Since sendBeacon doesn’t allow a response, it worked well for fault tolerance. It blindly ignored errors, so if the system was not resilient enough, the actual collection would be impacted, but the client would not.

Processing the data

As stated, the data was dumped into a bucket while the reporting processes were handled. The reporting side needs to happen, but it doesn’t need to happen quickly, i.e. within 30 minutes or any other threshold.

The data is saved in batches, and it's inserted into an SQS queue. A Python process was developed to process the data and pass it into the reporting structures (outside the scope of this article). The data passed on from this included the referring domains, the count of instances, and, if one could be parsed, an affiliate ID, along with the date and a country (the only reason for collecting the source IP).

My initial idea was to simply use EventBridge to start a container running the Python process. That's simple enough for this.

We need to do some other processing, so processing a batch inside a lambda wasn’t really an option. In the absence of that requirement, it would have been a good idea to use a Lambda function to process the data when the bucket raises an SNS notification.

For now, Event Bridge raises a timed event, starts a container on Fargate, and then quits. The system is scoped to allow multiple processors, so pending batches are processed once and logged upstream, so if they need reprocessing, it can be done.

The referring domain is sent to an upstream process for analysis of its content, which then feeds back to the reporting mechanisms so the client can determine problematic websites and prioritise workloads.

The final architecture as a visual

Common Questions

Why decoupled architecture?

When you have processes that are all intertwined, the system can only move as fast as the slowest bit. Decoupling the architecture enabled the system to be burstable. If the client launched a promotion and their visitors doubled, messages would increase in SQS or Firehose might generate larger files, but once the data is collected, processing time is not an important factor.

Why the Fargate Cluster?

Simply, it wasn’t clear how this data was to be reported or actioned upon. The priority initially was to get a list of websites generating traffic, but it then evolved into slightly more complex reporting, including the number of occurrences, dates, and affiliate IDs. This influenced the subsequent process of identifying the most active sources and processing them first.
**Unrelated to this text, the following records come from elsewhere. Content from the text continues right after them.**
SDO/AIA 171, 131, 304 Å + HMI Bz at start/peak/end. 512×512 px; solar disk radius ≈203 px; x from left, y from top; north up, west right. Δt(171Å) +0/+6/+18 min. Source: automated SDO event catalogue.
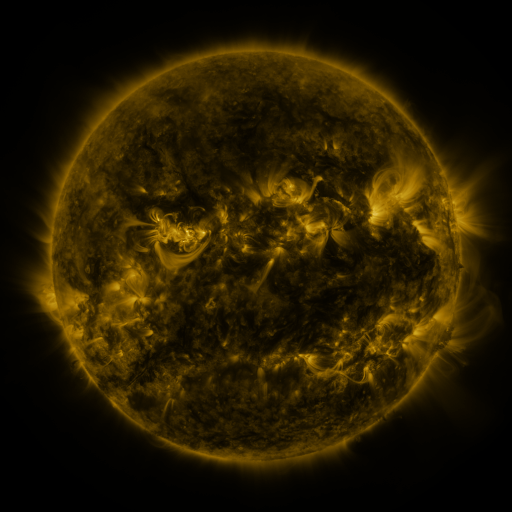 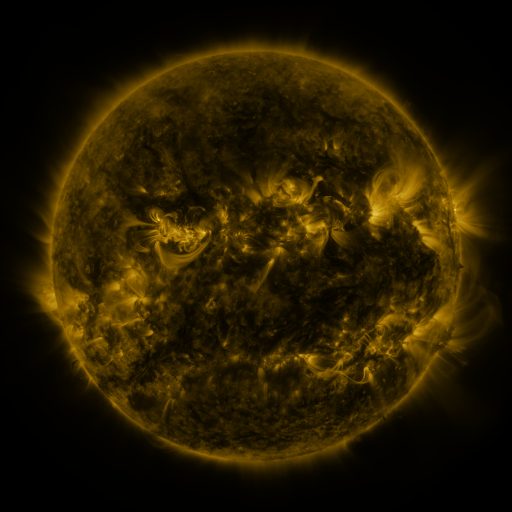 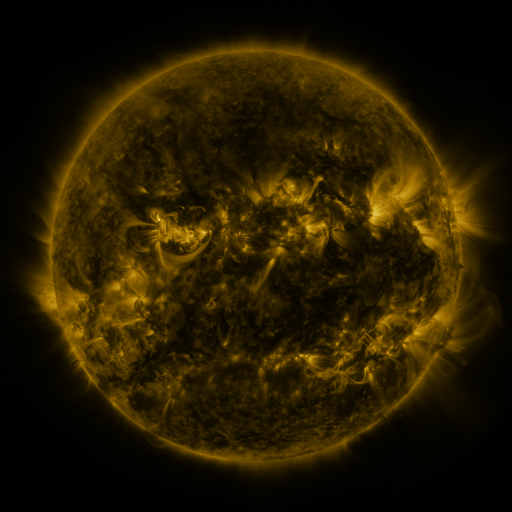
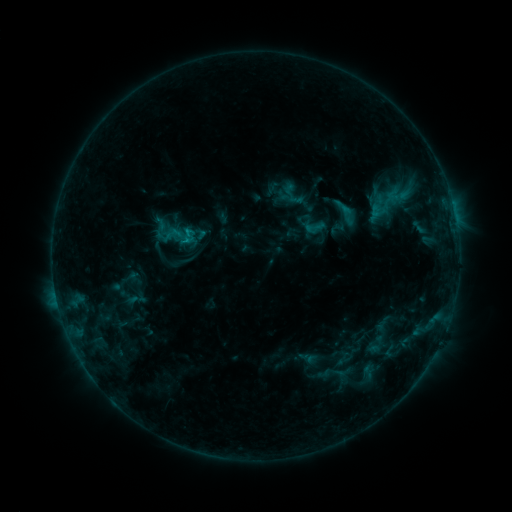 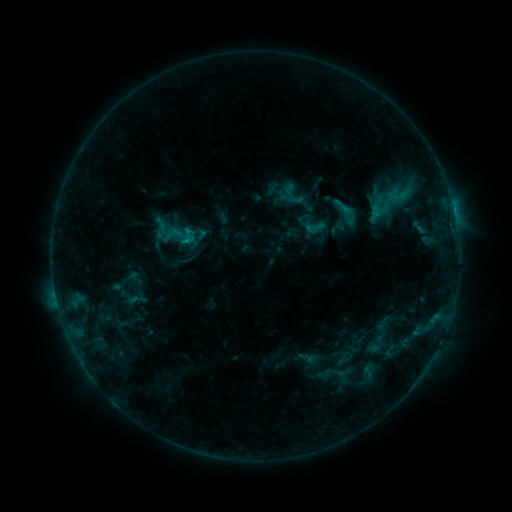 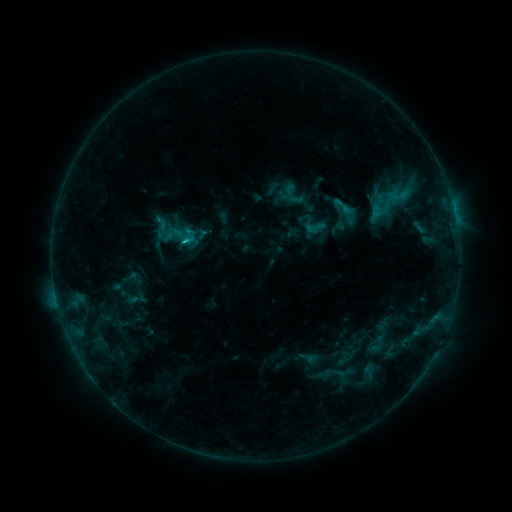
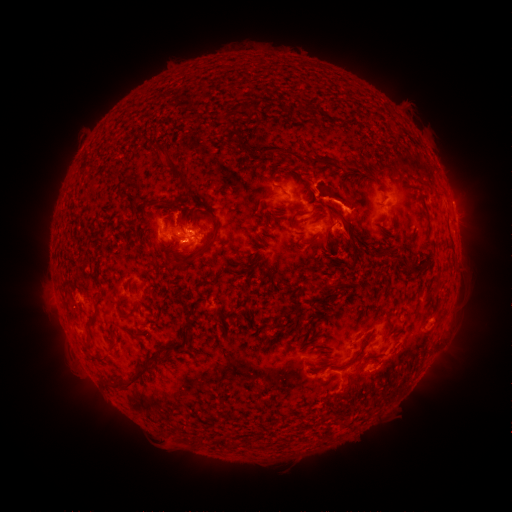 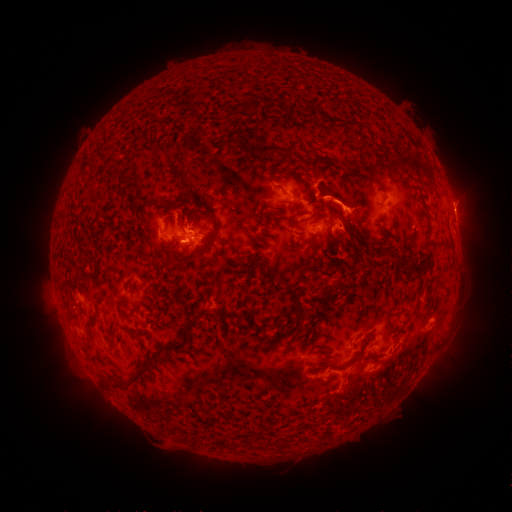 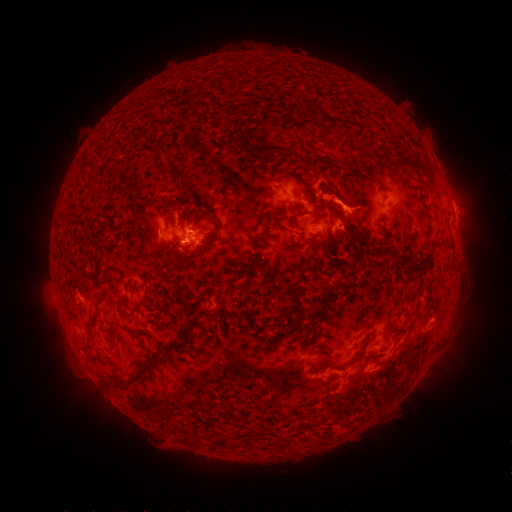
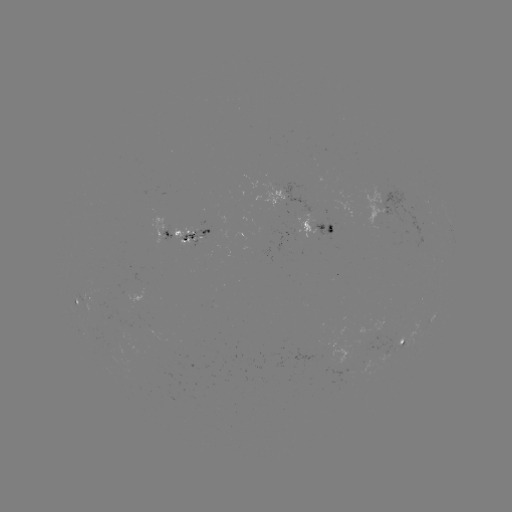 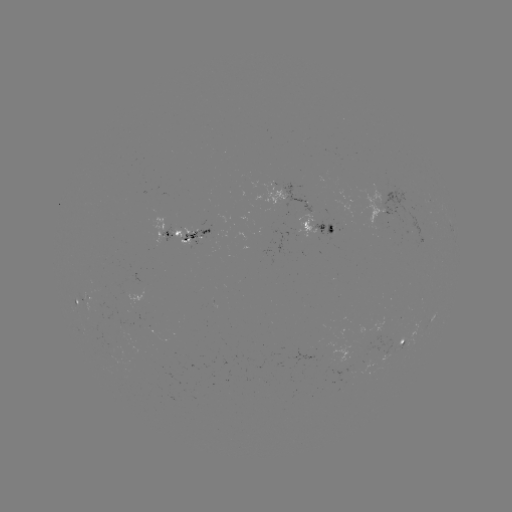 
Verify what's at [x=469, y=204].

The Fargate cluster enabled scalable processing when a backlog occurred. The batch files were produced on S3 and then stored in a data store, allowing a processor to claim a batch, process it, and scale horizontally across processors.

Could you reprocess data?

Yes, but the reality is, this isn’t a requirement. Since there is only interest in tracking referring URLs, there is no reason to do so, even though the capability exists. Data is stored by client and date, so reprocessing is very simple.

What about abuse?

It was abused. It’s going to happen. But a couple of steps were taken to minimise the impact. Firstly, if a referrer is already identified,

The impact

The final solution worked because it was fault-tolerant and resilient, and errors did not affect user activity. The client did not involve widespread teams across their business; we just needed them to paste under 15 lines of JavaScript into their website. In the event of a rollback, the client only needed to remove those 15 lines of JavaScript.

Once the data was received, it could be processed in a more leisurely manner.

The short version is that the client is still in business and they’ve solved their immediate regulatory compliance issues. The product has been moved into a monitoring tool and a tracking tool.

They ask their affiliates to disclose websites, but sometimes some don’t; this allows almost immediate discovery of new source sites that can then be monitored for compliance.

The solution ultimately mitigated and reduced their risk and exposure, and satisfied regulators quickly and at an affordable cost.

How's it performing now

The system has since been expanded to a few extra clients and is processing over 200,000,000 page views per month. The system was developed into a fully automated SAAS product in 2026 and continues to provide value for clients.